Deep Trek

“The next hour’s going to be unrelieved suffering, Jefferson, while you pay me my blood price. Then… then I’ll decide on what to do with you. Decide if I can maybe trust you one more time. Can I?”

There was a desperate, choking mumble that she took to be assent.

“Cord a little tight around your neck, Jefferson? Never mind. Least I haven’t gagged you. Reason is that you enjoy that part. That isn’t what this is about, dear boy. Now, let’s carry on with this lesson a while longer.”

Finally, with the first fingers of rosy light peering over the distant hills to the east, Nanci Simms relented. Gave him life instead of death.

Gave herself the pleasure that she’d kept under simmering control and even allowed Jeff Thomas the relief that his tortured body had been seeking.

ODDLY the betrayal and subsequent punishment seemed to bind them closer together.

As they headed north and west, moving at the fastest speed they could manage, Jeff was like a new puppy fawning on his adored new owner.

But deep inside his soul there burned a tiny flickering ruby of irredeemable hatred for the older woman. For what she had done to him out in the darkness. Something that he would never quite forget. Never quite forgive.

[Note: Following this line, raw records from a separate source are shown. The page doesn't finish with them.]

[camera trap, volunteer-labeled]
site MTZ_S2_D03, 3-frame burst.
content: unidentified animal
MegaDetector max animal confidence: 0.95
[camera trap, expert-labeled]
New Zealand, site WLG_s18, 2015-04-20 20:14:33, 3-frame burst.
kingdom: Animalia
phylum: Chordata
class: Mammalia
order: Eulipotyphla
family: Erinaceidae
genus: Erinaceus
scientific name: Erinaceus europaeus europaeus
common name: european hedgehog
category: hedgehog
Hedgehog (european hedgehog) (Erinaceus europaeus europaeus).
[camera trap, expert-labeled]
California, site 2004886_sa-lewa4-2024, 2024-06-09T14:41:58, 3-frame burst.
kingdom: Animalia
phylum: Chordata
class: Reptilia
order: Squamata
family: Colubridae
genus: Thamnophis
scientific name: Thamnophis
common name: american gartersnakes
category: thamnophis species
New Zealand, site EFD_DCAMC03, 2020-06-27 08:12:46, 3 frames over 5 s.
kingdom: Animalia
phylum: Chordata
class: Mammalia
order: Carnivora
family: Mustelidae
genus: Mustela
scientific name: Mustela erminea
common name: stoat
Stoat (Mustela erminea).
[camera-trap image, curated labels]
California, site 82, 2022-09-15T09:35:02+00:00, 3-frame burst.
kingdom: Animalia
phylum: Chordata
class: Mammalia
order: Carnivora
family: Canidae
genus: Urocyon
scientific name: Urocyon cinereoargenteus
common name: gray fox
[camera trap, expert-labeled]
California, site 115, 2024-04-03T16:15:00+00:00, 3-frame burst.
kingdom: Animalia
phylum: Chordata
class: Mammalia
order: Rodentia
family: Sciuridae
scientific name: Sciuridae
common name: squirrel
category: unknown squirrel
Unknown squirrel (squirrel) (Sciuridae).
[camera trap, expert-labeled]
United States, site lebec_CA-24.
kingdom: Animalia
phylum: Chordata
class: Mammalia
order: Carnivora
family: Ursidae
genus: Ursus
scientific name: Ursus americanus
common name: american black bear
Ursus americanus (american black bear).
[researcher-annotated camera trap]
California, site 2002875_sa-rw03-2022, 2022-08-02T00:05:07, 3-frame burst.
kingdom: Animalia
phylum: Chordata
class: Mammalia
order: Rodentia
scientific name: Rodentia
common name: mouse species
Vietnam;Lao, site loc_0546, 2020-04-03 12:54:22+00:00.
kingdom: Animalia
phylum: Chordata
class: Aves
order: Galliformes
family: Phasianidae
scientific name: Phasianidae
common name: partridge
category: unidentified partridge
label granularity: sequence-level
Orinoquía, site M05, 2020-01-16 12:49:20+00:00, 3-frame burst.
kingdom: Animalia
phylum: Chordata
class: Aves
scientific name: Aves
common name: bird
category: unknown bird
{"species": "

It didn’t show, Jeff knew, not on his face, not in his voice. But when he’d catch her shrewd eyes once in a while, he felt deep down that without a doubt she knew.

Their drive toward the late rendezvous at Muir Woods was relatively uneventful, except for the roadblock they encountered around noon on the first day. Four men and a woman, well dressed and well armed, flagged them down from behind a couple of flatbed trucks. The fields around were barren, covered in a thin blanket of soiled, melting snow.

Nanci had slowed the four-by-four, smiling at the group through the muddied windshield but talking to Jeff out of the corner of her mouth.

“Keep your .38 in your lap. Don’t even try and move until I open fire. Then come out the door as fast as you can and try and take out anyone that I miss.”

There wasn’t time to argue with her, not even a moment to ask why couldn’t they turn around and drive quickly away in the opposite direction.

But Nanci answered the unspoken question as she eased on the brakes around thirty yards from the armed band. “They got gas and food and we don’t, Jeff.”

The folks behind the block hadn’t seen anyone trying to pass through their community in several days. There had been the first rush after the full horror of Earthblood was revealed, followed by the brief period when the authorities attempted to prevent travel in order to minimize and localize the catastrophe. Then the torrent of refugees streamed from the towns and cities.

The fighting and killing had been desperate, and a number of their friends and relations had died defending their inalienable right to bear arms and use them to keep all outlanders from their doors.

Nowadays the torrent had fallen below a trickle. The four-by-four was only of minimal interest. They had the guns and they could see there were only a couple of strangers in the cab.

It wasn’t likely to be a problem.

Nanci deliberately didn’t try to hide the Port Royale machine pistol as she climbed slowly and painfully down. She held it loose, dangling down in her left hand, trying to make it appear no sort of threat.

“Hi, there. Name’s Veronica Poole. Retired teacher from Fort Worth. This is my brother’s boy, Jeff. We had hard times coming, friends.”

They saw a stooped, frail, retired schoolmarm walking toward them and hardly noticed the powerful gun that dropped from her hand. Before any of them had really registered what she was doing, Nanci was less than five yards from them, smiling hesitantly.

“Wonder if we might beg a cup of water,” she said.

Henry Harrison was in charge of the roadblock. A retired accountant, he had been one of the leading voices for withdrawing their patrols. He’d relied on critical-path analysis and flow charts to explain that the statistics showed they were no longer needed and that their isolated hamlet could now be protected in far more efficient ways, utilizing less time and manpower.